Se alguém estivesse procurando desfrutar de uma refinada refeição no mundo medieval, então o melhor lugar para uma bem servida e elegante mesa de jantar seria em um castelo local. Ali, no magnífico Grande Salão, as festas eram realizadas regularmente, pois o senhor local e sua comitiva de cavaleiros e damas possuíam um grande apetite, o que era considerado uma grande virtude. Os cozinheiros nas cozinhas do castelo podiam se valer das despensas do próprio castelo, repletas com tudo pago por meio impostos pelo, ou requisitado do, campesinato local e também dos alimentos produzidos nas próprias terras do castelo. Suplementavam estas delícias tudo que os moradores do castelo podiam trazer de suas caçadas frequentes nas florestas locais. Como havia poucos divertimentos regulares, um bom banquete era um destaque do dia e uma ocasião para se vestir com elegância, experimentar alguns alimentos exóticos e se distraírem pelos músicos e poetas.
Fornecimento de Alimentos
Os castelos podiam armazenar alimentos em quantidade suficiente no porão e andar térreo do torreão pois, sem janelas (para melhorar a segurança em um sítio), esta parte do edifício não era boa para quase mais nada. No pátio de grandes castelos existiam outros edifícios para produção de cerveja, pães e mais espaço para armazenamento como a adega, usada para se manter sempre cheia de cerveja, vinho e cidra (sempre útil se houver falta de água durante um prolongado ataque). Ali poderiam ter também um estoque mais selecionado de destilados, como o hidromel inglês ou o brandy francês, mantidos em reserva para o senhor e ocasiões especiais. Nos castelos maiores havia espaço para manter o rebanho, talvez umas gaiolas para pombos, celeiro para grãos e farinha, um tanque para peixes e um jardim para o crescimento de ervas, frutas, videiras e vegetais.
Os alimentos provinham das terras e dos animais do próprio castelo ou eram comprados, como uma espécie de imposto, dos fazendeiros locais. Era responsabilidade da dama do castelo supervisionar todos os aspectos domésticos da vida do castelo, incluindo o fornecimento dos alimentos (embora um funcionário graduado local procurasse e conseguisse os alimentos dos camponeses), o menu diário e o cuidado de qualquer convidado. O suprimento de alimentos não era sempre regular, devido às condições climáticas adversas que atingiam a agricultura e alteravam a disponibilidade, com preços em elevação e até o desabastecimento de alguns produtos. Outro fator a considerar era a ocorrência de eventos catastróficos como guerra, fome, praga com repercussão direta na produção agrícola e em outras atividades humanas. Mais ainda, em época de normalidade, um jantar no castelo era um acontecimento que não podia ser perdido.

Objetivo A. Segundo o texto sobre as refeições nos castelos medievais, a quem cabia supervisionar todos os aspectos domésticos da vida do castelo?
Objetivo B. Retome o texto sobre as refeições nos castelos medievais a partir da última frase apresentada.

Conjunto de dados.
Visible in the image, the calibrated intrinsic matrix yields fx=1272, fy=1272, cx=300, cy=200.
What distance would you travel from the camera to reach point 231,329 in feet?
---
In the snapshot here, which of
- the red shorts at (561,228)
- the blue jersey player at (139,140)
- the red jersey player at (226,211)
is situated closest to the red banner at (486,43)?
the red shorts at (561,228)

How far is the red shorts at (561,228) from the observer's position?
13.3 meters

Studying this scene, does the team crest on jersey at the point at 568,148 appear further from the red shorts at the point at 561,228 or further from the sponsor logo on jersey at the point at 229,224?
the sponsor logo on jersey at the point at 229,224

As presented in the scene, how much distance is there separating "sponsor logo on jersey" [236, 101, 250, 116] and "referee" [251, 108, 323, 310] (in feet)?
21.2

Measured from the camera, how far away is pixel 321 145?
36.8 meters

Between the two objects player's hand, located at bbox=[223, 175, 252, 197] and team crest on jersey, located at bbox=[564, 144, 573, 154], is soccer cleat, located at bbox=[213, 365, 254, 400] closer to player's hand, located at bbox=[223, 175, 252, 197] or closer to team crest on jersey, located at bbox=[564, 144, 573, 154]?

Resposta do exercício A. À dama do castelo.

Resposta do exercício B.
O Grande Salão
O Grande Salão do castelo, caracteristicamente com um impressionante teto elevado (até em abóbada) e decorações nas paredes com armas, tapeçarias, murais e brasões. Completavam o Salão uma grande lareira para aquecimento e compridas mesas com bancos em volta das paredes para os comensais. O chão recebia um cuidado especial, com palha e ervas espalhadas para impedir a entrada de insetos e perfumar um pouco o ambiente. A disposição dos assentos era bastante bem definida. O senhor e a dama do castelo com a comitiva íntima comumente se assentavam em uma plataforma elevada no final da sala – a alta mesa (mesa mais importante) original e em geral colocada no ponto mais livre de correntes de ar. Somente o senhor do castelo e, algumas vezes, a senhora, assentavam-se em uma cadeira; os demais se acomodavam nos bancos. As mesas eram simples tábuas de madeira, apoiadas em cavaletes, e somente montadas na hora das refeições. Coberta com uma toalha de mesa, cada lugar possuía uma faca, colher e copo para os participantes e um prato para sal.
Normalmente após ter comido um minguado café da manhã de pão e vinho e somente com um simples jantar no final da tarde para aguardar o dia seguinte, os convivas estariam prontos para a grande refeição do dia, em geral servida entre 10 da manhã e o meio-dia. Se fosse um festival ou um dia santo, então a refeição, ordinariamente, muito boa, de qualquer maneira seria uma festa extra especial. A refeição era anunciada por um camareiro tocando uma trompa ou um chifre, o que era um sinal para todos lavarem as mãos na tigela bem à sua frente no seu lugar. Como não havia garfos, as pessoas cortavam os alimentos com uma faca e uso dos dedos, os atendentes estavam sempre por perto com tigelas de água fresca e toalhas. Curiosamente, pratos eram servidos para duas pessoas e esperava-se que o menos importante do par cortava os alimentos e partia o pão para o outro. Outras convenções de decoro eram não colocar os cotovelos sobre a mesa, não deixar uma colher no prato dividido, não pedir grandes ajudas, limpar a boca antes de beber e nunca arrotar.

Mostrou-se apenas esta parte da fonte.